* TASK OBJECTIVE
All entries below must be retyped exactly, though pictures are to be skipped.

━━━ DATA SUPPLIED ━━━

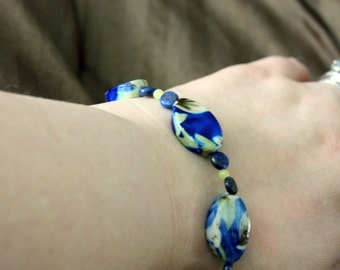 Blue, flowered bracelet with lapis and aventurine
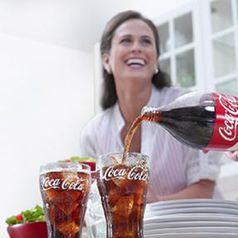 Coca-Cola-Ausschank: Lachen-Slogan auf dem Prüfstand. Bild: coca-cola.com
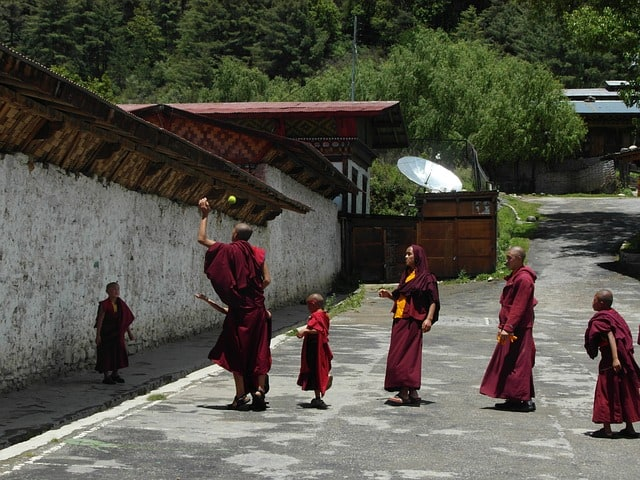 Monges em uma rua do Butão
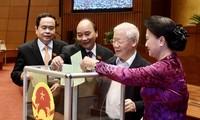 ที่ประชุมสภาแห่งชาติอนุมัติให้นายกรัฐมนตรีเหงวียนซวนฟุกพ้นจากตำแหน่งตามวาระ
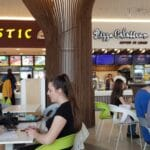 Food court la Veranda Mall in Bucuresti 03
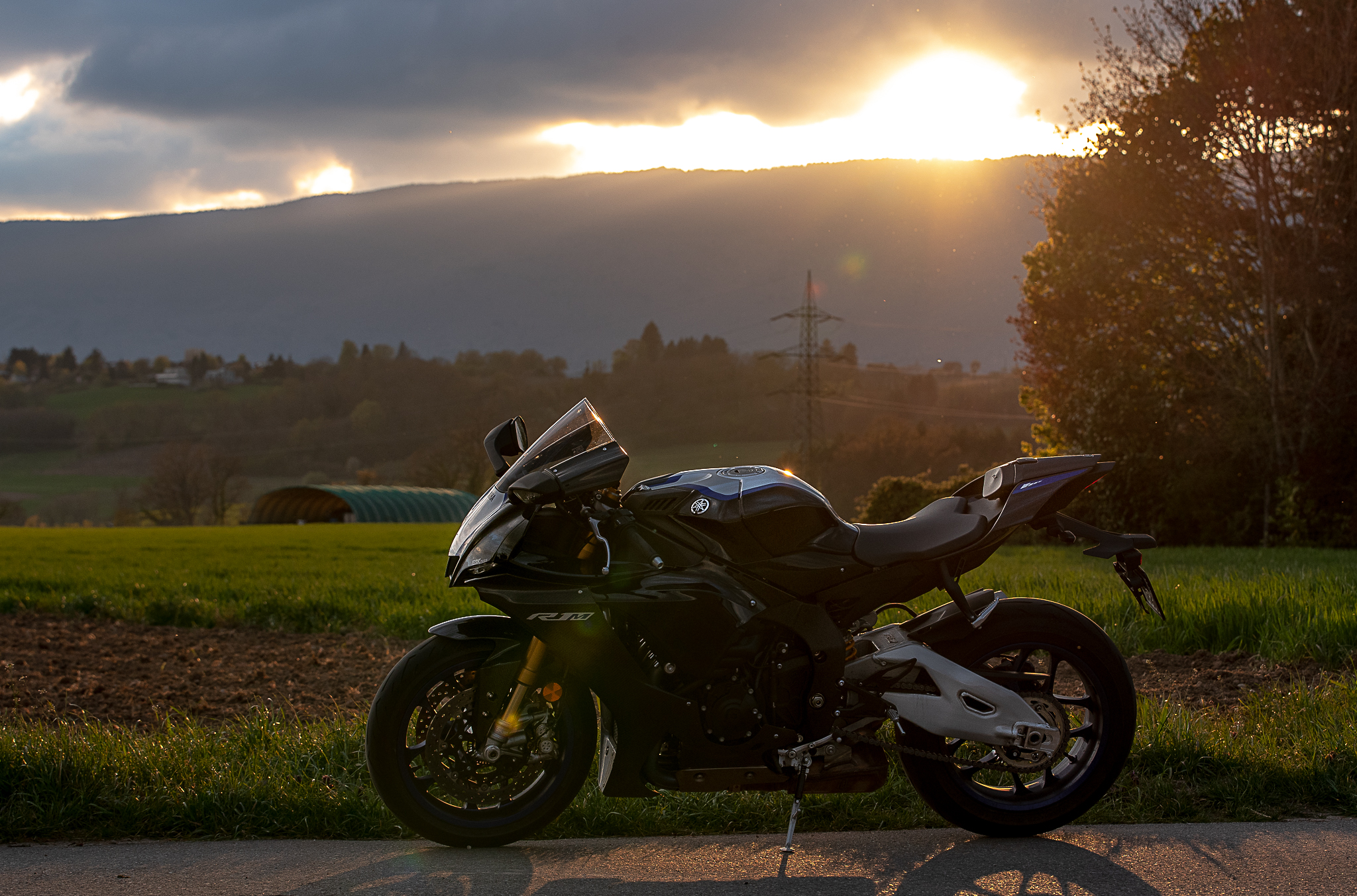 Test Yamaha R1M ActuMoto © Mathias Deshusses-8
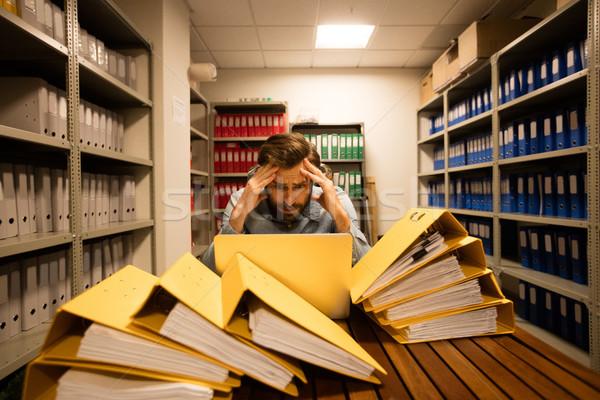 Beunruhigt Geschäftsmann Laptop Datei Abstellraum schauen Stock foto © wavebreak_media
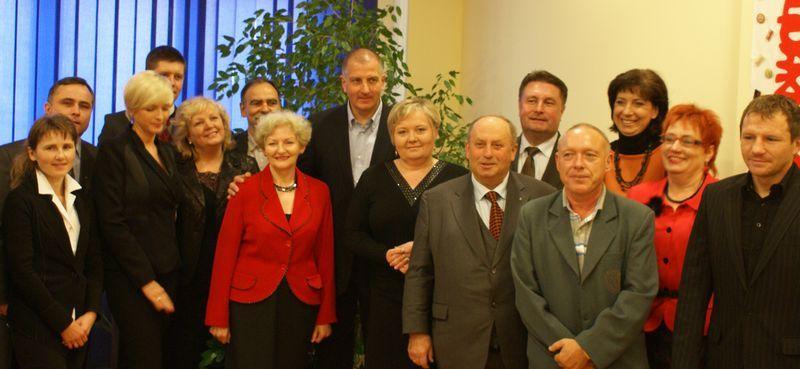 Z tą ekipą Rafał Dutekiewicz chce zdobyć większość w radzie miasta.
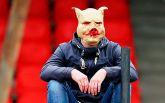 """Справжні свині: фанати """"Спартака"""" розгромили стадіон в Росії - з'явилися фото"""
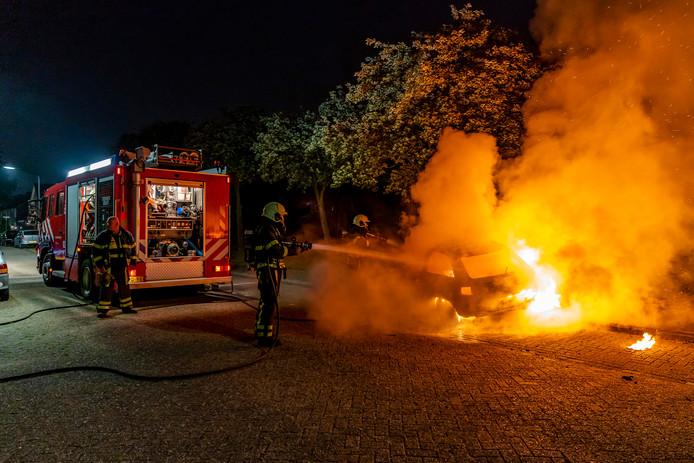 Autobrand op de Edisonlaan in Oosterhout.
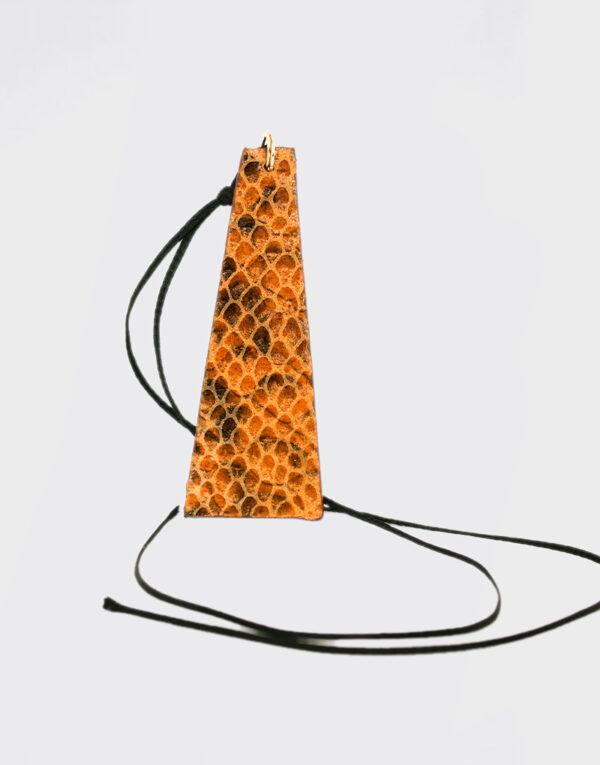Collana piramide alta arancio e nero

━━━

* RESPONSE TO THE EXERCISE
 Blue, flowered bracelet with lapis and aventurine
 Coca-Cola-Ausschank: Lachen-Slogan auf dem Prüfstand. Bild: coca-cola.com
 Monges em uma rua do Butão
 ที่ประชุมสภาแห่งชาติอนุมัติให้นายกรัฐมนตรีเหงวียนซวนฟุกพ้นจากตำแหน่งตามวาระ
 Food court la Veranda Mall in Bucuresti 03
 Test Yamaha R1M ActuMoto © Mathias Deshusses-8
 Beunruhigt Geschäftsmann Laptop Datei Abstellraum schauen Stock foto © wavebreak_media
 Z tą ekipą Rafał Dutekiewicz chce zdobyć większość w radzie miasta.
 """Справжні свині: фанати """"Спартака"""" розгромили стадіон в Росії - з'явилися фото"""
 Autobrand op de Edisonlaan in Oosterhout.
Collana piramide alta arancio e nero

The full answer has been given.